La frase “de gustibus non est disputandum” (no se debe discutir sobre gustos), tiene un carácter aparentemente subjetivo. A uno le gusta “El triunfo de Baco», de Velázquez, y a otro “El Guernica”, de Picasso. Los dos tienen razón en su juicio puramente individual. Esto es evidente e indiscutible.

Lo que no perciben ambos, sobre todo el segundo, es que son juicios emitidos por sujetos con distinto grado de madurez del gusto y de conocimientos estéticos, por lo que no llegarán nunca a un acuerdo y, por tanto, lo prudente es que no disputen. Sin embargo, a medida que el gusto de los dos madure y se ejercite, aumentará la unanimidad del juicio. Entonces ambos individuos sí podrán discutir y llegar a acuerdos. Podrán traspasar la frontera de su subjetividad y comprender, por ejemplo, que “El triunfo de Baco» tiene un gran valor estético, del que carece “El Guernica”. Comprenderán que también aquí cabe el magisterio, una visión más adecuada y justa de la realidad.

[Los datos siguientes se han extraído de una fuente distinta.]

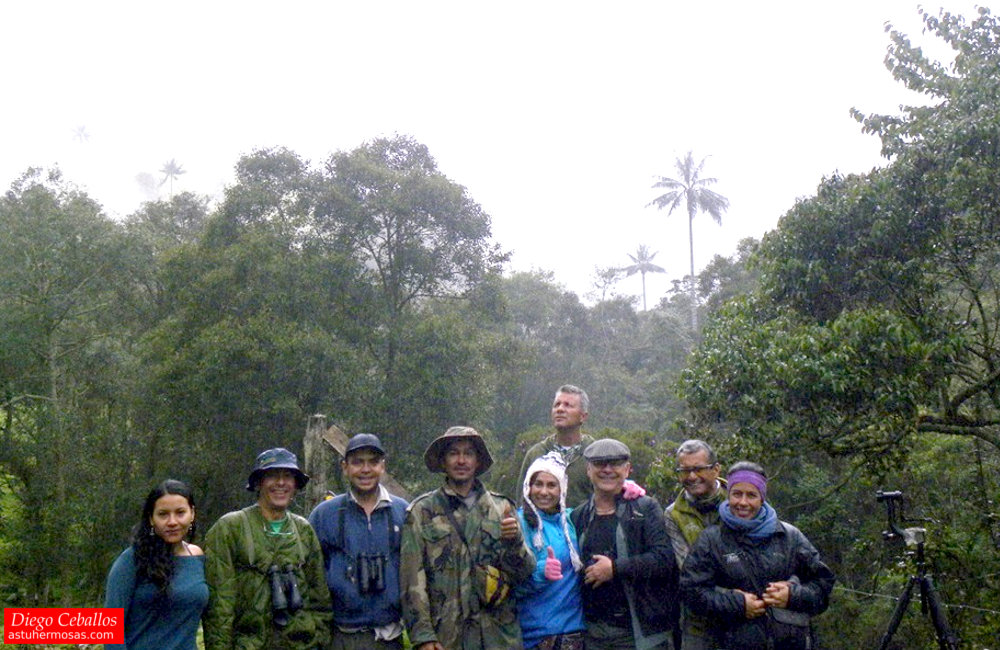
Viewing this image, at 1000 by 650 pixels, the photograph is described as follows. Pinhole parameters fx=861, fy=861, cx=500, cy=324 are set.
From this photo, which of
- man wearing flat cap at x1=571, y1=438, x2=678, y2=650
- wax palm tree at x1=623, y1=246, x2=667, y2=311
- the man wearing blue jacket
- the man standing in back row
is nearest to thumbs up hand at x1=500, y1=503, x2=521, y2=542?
man wearing flat cap at x1=571, y1=438, x2=678, y2=650

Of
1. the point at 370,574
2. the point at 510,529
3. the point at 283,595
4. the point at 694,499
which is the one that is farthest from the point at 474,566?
the point at 694,499

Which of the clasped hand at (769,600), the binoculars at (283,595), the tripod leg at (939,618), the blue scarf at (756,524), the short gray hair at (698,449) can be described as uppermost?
the short gray hair at (698,449)

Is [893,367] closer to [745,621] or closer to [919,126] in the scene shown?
[919,126]

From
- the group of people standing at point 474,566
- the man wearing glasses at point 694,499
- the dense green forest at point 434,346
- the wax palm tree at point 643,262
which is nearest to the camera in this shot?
the group of people standing at point 474,566

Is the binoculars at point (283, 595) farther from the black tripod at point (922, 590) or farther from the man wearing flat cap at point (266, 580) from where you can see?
the black tripod at point (922, 590)

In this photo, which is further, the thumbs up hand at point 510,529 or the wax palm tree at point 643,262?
the wax palm tree at point 643,262

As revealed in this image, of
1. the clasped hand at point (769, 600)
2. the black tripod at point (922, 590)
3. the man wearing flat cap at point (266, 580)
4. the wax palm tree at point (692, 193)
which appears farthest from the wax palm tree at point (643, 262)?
the man wearing flat cap at point (266, 580)

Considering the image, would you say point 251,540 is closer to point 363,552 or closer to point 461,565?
point 363,552

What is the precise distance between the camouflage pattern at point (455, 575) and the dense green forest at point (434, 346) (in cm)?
345

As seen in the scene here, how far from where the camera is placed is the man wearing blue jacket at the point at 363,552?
366cm

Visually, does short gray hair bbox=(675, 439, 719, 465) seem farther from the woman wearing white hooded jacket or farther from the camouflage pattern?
the camouflage pattern

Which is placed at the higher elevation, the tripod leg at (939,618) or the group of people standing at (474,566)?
the group of people standing at (474,566)

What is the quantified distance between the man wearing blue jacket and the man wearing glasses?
1237 mm

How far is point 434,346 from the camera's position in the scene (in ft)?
51.7
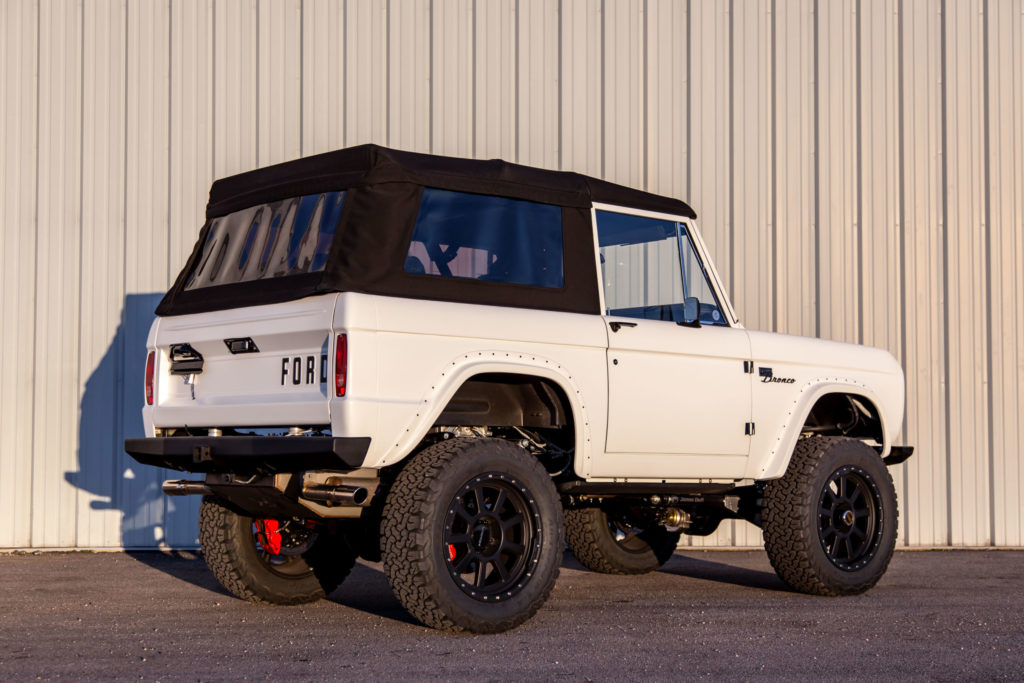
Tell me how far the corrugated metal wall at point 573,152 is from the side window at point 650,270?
3935 millimetres

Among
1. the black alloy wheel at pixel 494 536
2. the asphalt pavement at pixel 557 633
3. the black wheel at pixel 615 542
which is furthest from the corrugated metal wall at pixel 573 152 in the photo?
the black alloy wheel at pixel 494 536

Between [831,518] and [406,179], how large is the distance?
3.47 metres

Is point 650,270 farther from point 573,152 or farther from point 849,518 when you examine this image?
point 573,152

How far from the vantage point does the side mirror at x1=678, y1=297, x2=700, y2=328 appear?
6897 millimetres

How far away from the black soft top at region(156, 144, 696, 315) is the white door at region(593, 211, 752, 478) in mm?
243

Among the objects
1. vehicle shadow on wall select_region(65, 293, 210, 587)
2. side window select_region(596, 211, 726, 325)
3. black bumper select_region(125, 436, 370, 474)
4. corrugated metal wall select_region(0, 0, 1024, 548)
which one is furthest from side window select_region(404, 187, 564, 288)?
vehicle shadow on wall select_region(65, 293, 210, 587)

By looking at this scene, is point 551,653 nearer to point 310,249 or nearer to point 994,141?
point 310,249

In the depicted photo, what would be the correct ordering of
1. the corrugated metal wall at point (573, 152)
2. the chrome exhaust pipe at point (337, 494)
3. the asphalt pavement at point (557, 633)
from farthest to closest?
the corrugated metal wall at point (573, 152) < the chrome exhaust pipe at point (337, 494) < the asphalt pavement at point (557, 633)

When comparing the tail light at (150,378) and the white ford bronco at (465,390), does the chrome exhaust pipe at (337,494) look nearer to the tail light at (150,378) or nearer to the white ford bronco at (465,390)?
the white ford bronco at (465,390)

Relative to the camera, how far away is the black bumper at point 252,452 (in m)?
5.33

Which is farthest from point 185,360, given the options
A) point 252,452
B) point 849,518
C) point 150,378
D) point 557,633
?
point 849,518

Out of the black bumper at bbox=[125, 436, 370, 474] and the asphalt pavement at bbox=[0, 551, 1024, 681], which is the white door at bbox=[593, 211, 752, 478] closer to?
the asphalt pavement at bbox=[0, 551, 1024, 681]

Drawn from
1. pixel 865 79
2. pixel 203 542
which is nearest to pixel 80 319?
pixel 203 542

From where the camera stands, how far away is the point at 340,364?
538 cm
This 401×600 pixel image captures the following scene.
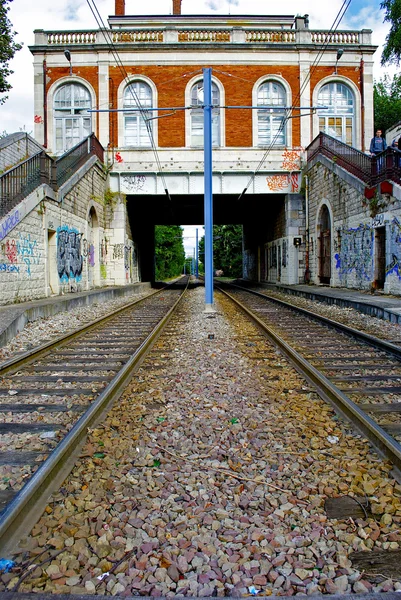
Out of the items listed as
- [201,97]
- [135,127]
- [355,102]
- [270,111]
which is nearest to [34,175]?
[135,127]

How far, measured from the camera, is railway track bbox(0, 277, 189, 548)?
299 centimetres

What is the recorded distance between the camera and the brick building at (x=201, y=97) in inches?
1091

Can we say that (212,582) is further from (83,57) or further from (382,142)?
(83,57)

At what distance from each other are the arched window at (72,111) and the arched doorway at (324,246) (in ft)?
49.3

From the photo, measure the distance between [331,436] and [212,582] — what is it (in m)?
2.08

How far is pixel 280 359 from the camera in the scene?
23.8ft

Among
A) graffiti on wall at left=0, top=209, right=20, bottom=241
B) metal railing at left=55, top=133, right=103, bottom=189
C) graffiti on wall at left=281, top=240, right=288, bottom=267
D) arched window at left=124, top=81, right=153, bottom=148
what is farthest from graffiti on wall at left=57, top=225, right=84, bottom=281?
graffiti on wall at left=281, top=240, right=288, bottom=267

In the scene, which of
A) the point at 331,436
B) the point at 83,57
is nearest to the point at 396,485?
the point at 331,436

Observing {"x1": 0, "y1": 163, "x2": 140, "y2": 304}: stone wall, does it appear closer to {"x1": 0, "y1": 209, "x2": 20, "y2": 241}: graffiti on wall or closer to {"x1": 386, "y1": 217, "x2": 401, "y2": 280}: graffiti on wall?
{"x1": 0, "y1": 209, "x2": 20, "y2": 241}: graffiti on wall

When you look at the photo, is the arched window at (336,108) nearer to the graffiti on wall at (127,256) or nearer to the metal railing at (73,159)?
the metal railing at (73,159)

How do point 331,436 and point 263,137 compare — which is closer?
point 331,436

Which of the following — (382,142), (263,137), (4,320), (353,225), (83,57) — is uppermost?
(83,57)

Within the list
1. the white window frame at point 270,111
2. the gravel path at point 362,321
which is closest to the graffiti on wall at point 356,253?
the gravel path at point 362,321

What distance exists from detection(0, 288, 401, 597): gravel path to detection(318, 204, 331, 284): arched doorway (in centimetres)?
1939
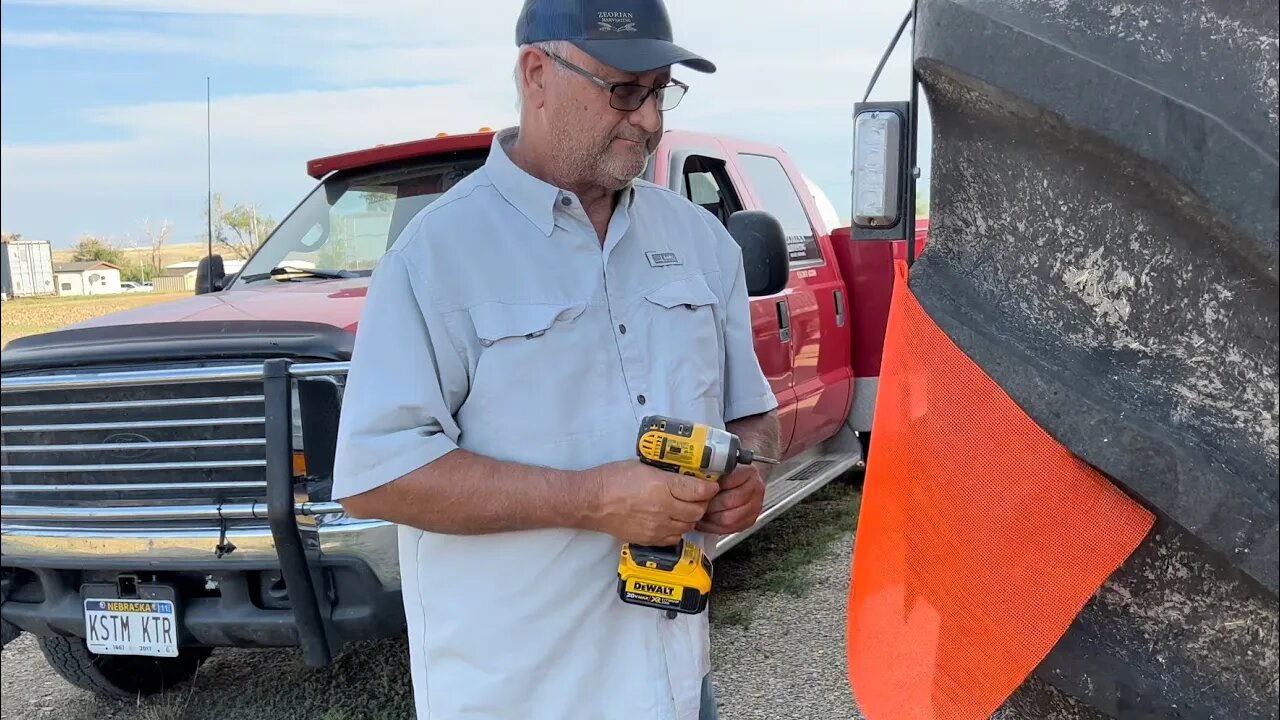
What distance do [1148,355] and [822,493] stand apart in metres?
5.97

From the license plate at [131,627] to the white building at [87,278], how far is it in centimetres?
258

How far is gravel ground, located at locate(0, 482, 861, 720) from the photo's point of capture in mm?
3998

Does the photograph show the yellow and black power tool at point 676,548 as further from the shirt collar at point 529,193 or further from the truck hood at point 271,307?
the truck hood at point 271,307

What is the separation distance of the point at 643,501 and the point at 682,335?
1.22 ft

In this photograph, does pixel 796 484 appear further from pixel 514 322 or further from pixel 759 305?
pixel 514 322

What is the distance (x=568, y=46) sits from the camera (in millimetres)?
1925

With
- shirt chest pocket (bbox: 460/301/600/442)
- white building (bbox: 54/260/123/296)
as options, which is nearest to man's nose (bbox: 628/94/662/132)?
shirt chest pocket (bbox: 460/301/600/442)

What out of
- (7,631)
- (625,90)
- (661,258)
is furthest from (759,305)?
(7,631)

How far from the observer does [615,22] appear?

Esto es algo que entienden a la perfección las personas de una elevada espiritualidad. Donde ésta se profundiza y se interioriza, donde se ejerce el sentimiento estético como una disposición natural, es posible comunicar lo que se siente tal como se siente, trocarlo en algo objetivo y llevar a otras personas a que juzguen del mismo modo.